Regression: S3/GCS disks broken in 25.8.22 by aws-sdk-cpp 1.11.771 — "Response checksums mismatch" #1708

@CarlosFelipeOR

Description

@CarlosFelipeOR

I checked the Altinity Stable Builds lifecycle table, and the Altinity Stable Build version I'm using is still supported.

Type of problem

Bug report - something's broken

Describe the situation

A regression was introduced in Altinity Antalya 25.8.22 by PR #1667 (Antalya 25.8: Bump to 25.8.22), which backported upstream PR ClickHouse/ClickHouse#100582 (Use aws-sdk-cpp 1.11.771).

After the bump, every ClickHouse operation against real AWS S3 or GCS S3-compatible endpoints fails at startup with:

Code: 499. DB::Exception: Response checksums mismatch
This error happened for S3 disk. (S3_ERROR)
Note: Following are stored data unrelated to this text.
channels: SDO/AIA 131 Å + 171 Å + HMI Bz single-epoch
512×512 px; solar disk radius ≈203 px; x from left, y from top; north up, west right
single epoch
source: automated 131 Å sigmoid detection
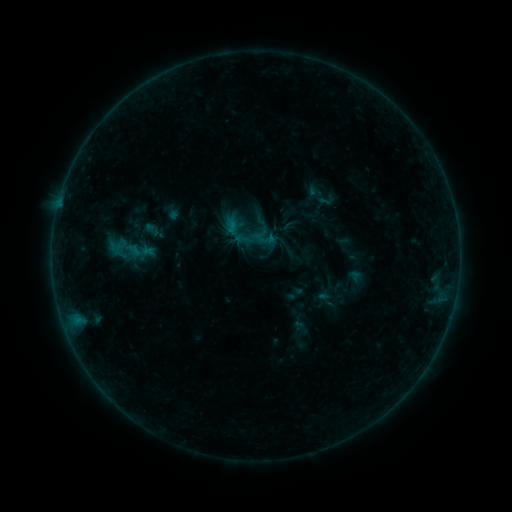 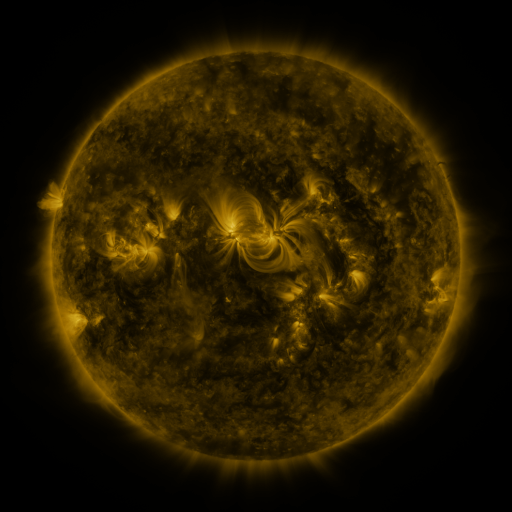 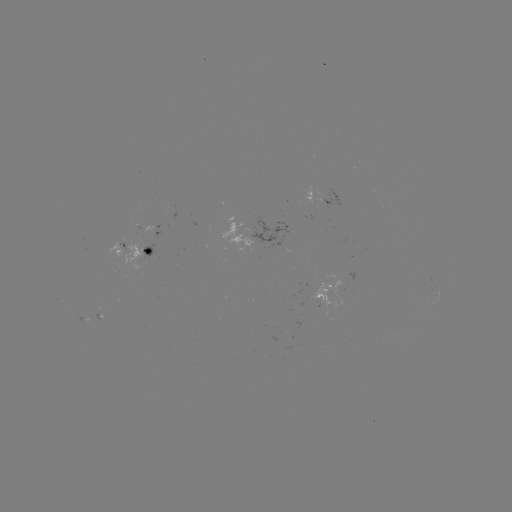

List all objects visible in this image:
sigmoid: <bbox>314, 190, 338, 209</bbox>
sigmoid: <bbox>109, 229, 147, 272</bbox>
This causes the S3 disk's startup access check to fail, which in turn prevents ConfigReloader from loading the storage configuration, hanging the server's config reload until the regression test times out at 600s.

This issue:

  • Reproduces deterministically on real AWS S3 and real GCS — both architectures (x86 and arm64).
  • Does not reproduce on MinIO (MinIO doesn't enforce response checksums).
  • Was detected in our antalya-25.8 MasterCI runs, where every scenario in the S3_Aws_S3_2, S3_Gcs_2, Benchmark_Aws_S3, Benchmark_Gcs, Tiered_Storage_S3Amazon, and Tiered_Storage_S3Gcs jobs fails identically (~30 scenarios per arch).
  • Is already known upstream as ClickHouse/ClickHouse#103232, with an open backport PR ClickHouse/ClickHouse#103542 that has not yet been merged into 25.8.

How to reproduce the behavior

Environment

  • Version: 25.8.22.20001.altinityantalya (any 25.8.22+ build)
  • Storage: real AWS S3 or GCS S3-compatible endpoint (not MinIO)
  • Build type: Any (release reproducible)

Steps

  1. Configure an S3 disk in storage.xml pointing at a real AWS S3 bucket:
<storage_configuration>
    <disks>
        <external>
            <type>s3</type>
            <endpoint>https://s3.&lt;region&gt;.amazonaws.com/&lt;bucket&gt;/data/benchmark/</endpoint>
            <access_key_id>&lt;key&gt;</access_key_id>
            <secret_access_key>&lt;secret&gt;</secret_access_key>
        </external>
    </disks>
    <policies>
        <external>
            <volumes><external><disk>external</disk></external></volumes>
        </external>
    </policies>
</storage_configuration>
  1. Start clickhouse-server. The disk's startup access check immediately triggers the failure — no user query is needed.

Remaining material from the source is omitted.